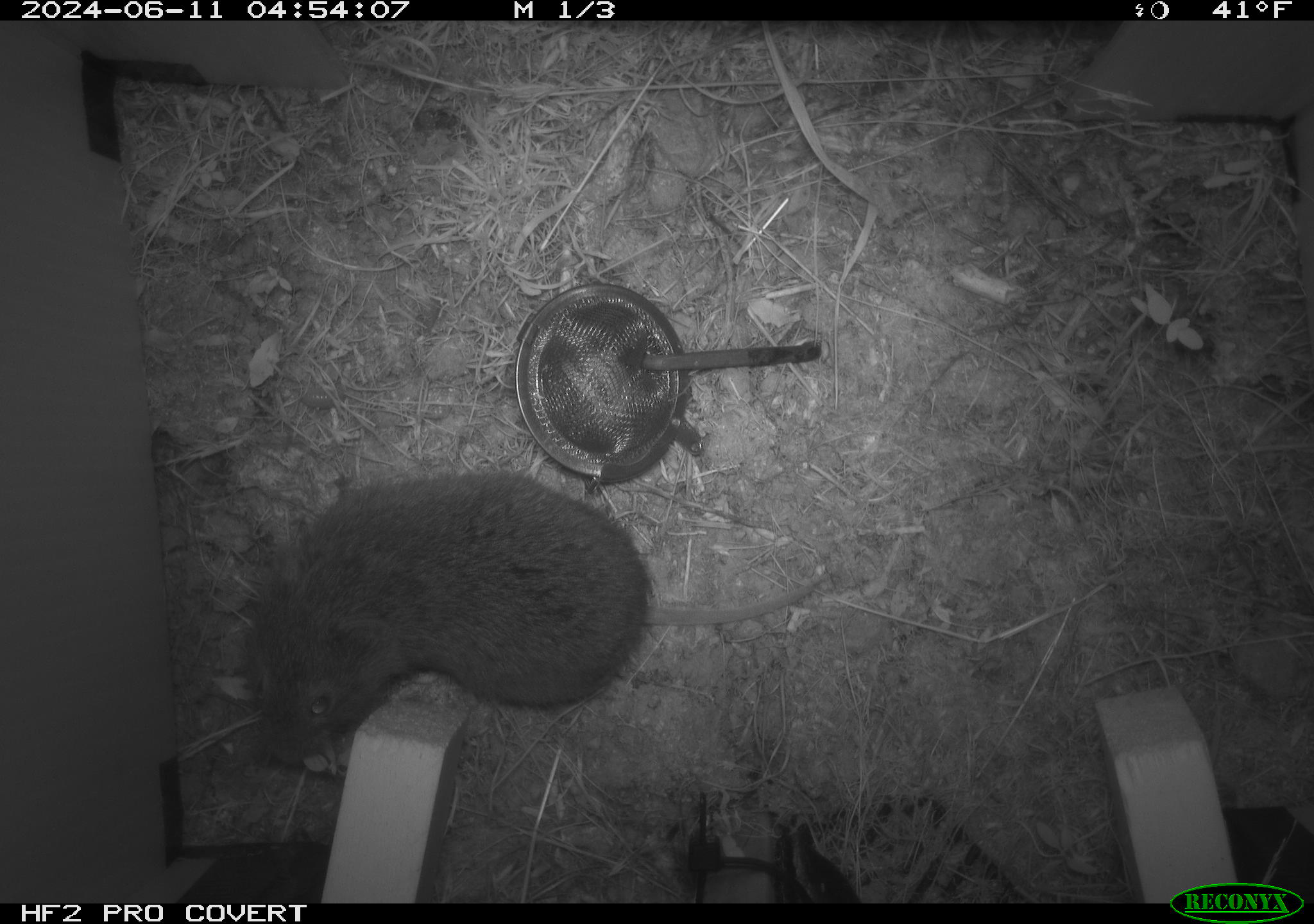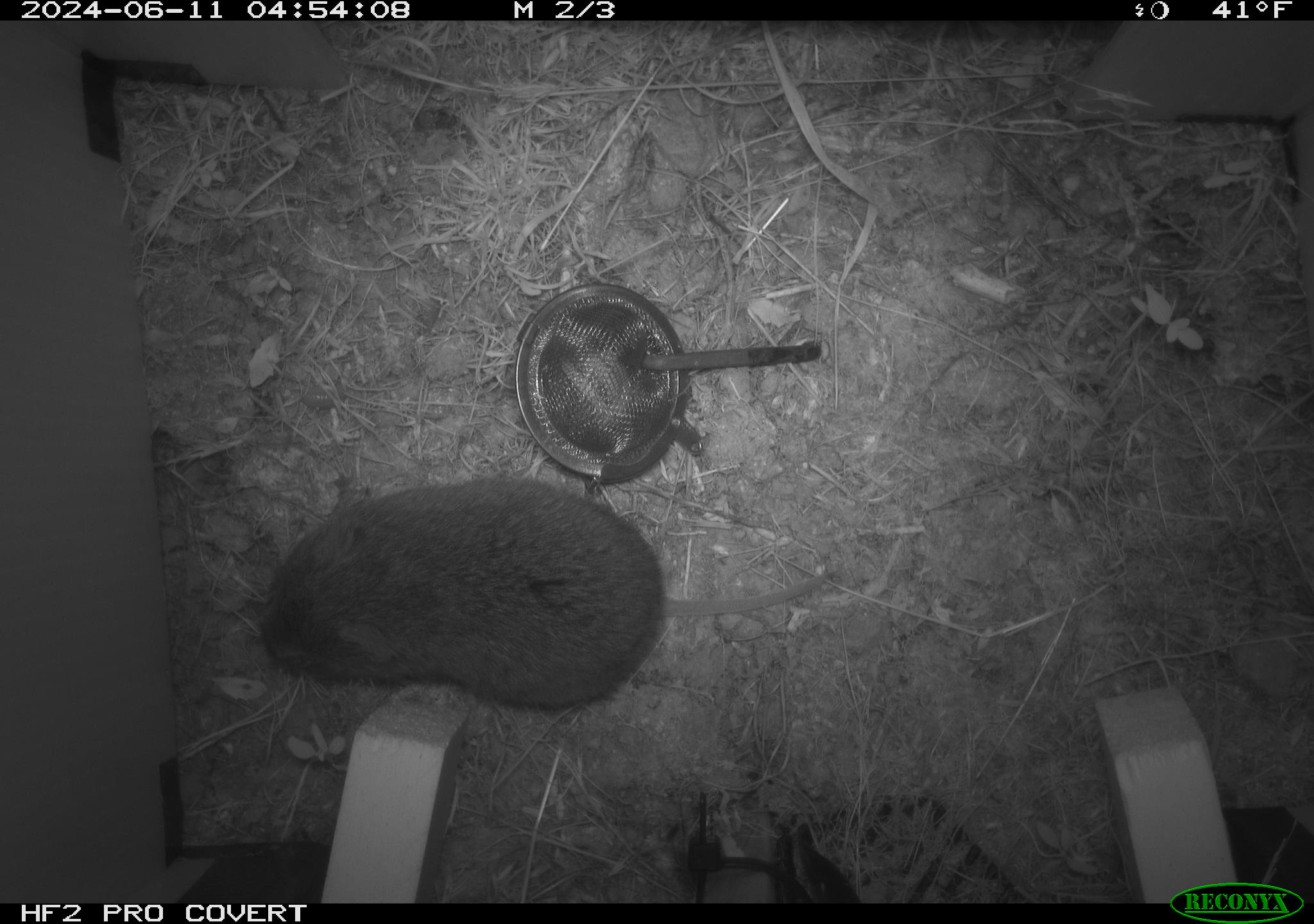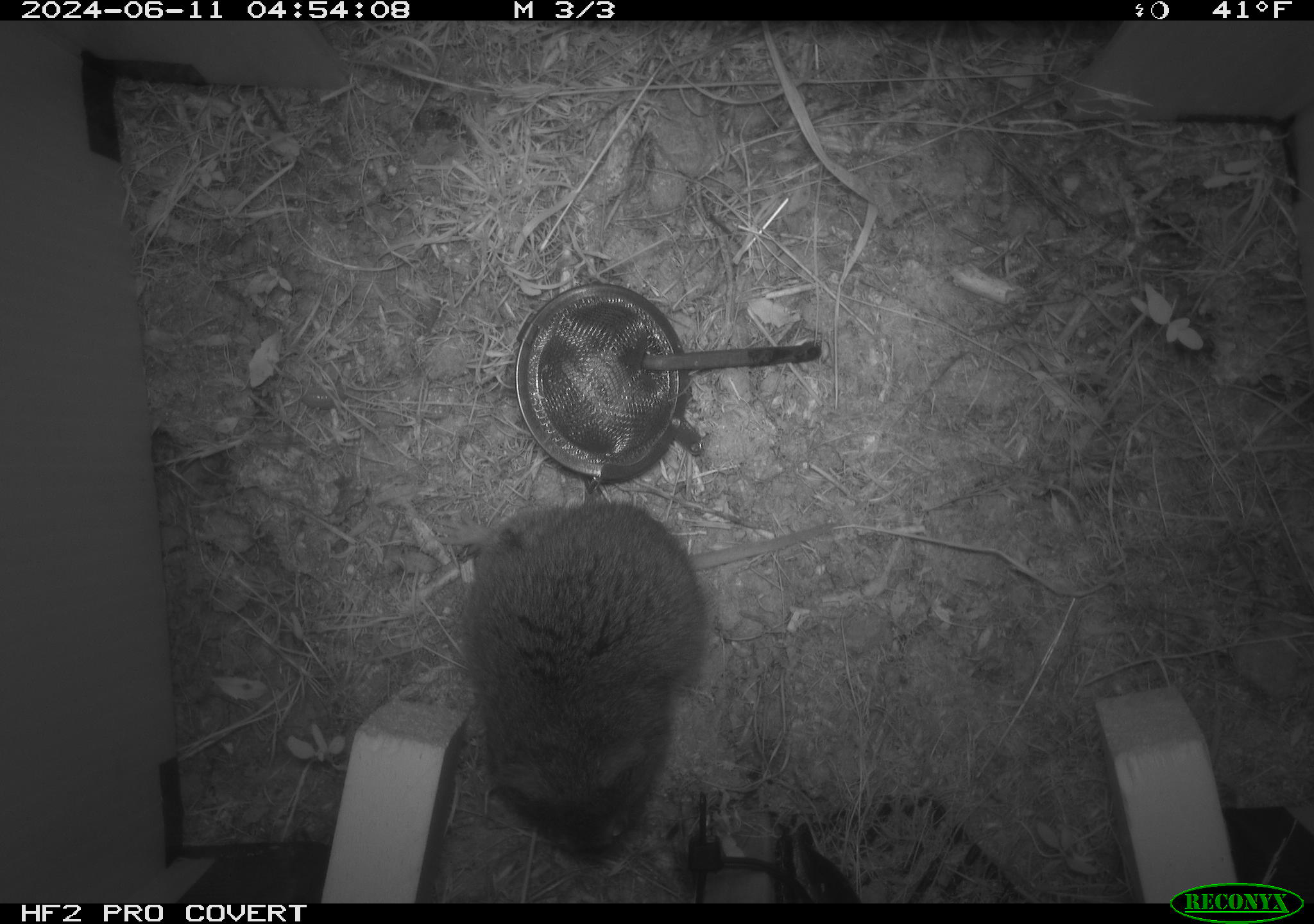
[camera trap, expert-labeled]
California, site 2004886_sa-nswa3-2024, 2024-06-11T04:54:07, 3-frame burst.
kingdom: Animalia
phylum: Chordata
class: Mammalia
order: Rodentia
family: Cricetidae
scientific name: Arvicolinae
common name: voles, lemmings, and muskrats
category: arvicolinae subfamily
....................
Reproduce the full material exactly, excluding the pictures.

RESULT
[camera trap, expert-labeled]
California, site 2004886_sa-nswa3-2024, 2024-06-11T04:54:07, 3-frame burst.
kingdom: Animalia
phylum: Chordata
class: Mammalia
order: Rodentia
family: Cricetidae
scientific name: Arvicolinae
common name: voles, lemmings, and muskrats
category: arvicolinae subfamily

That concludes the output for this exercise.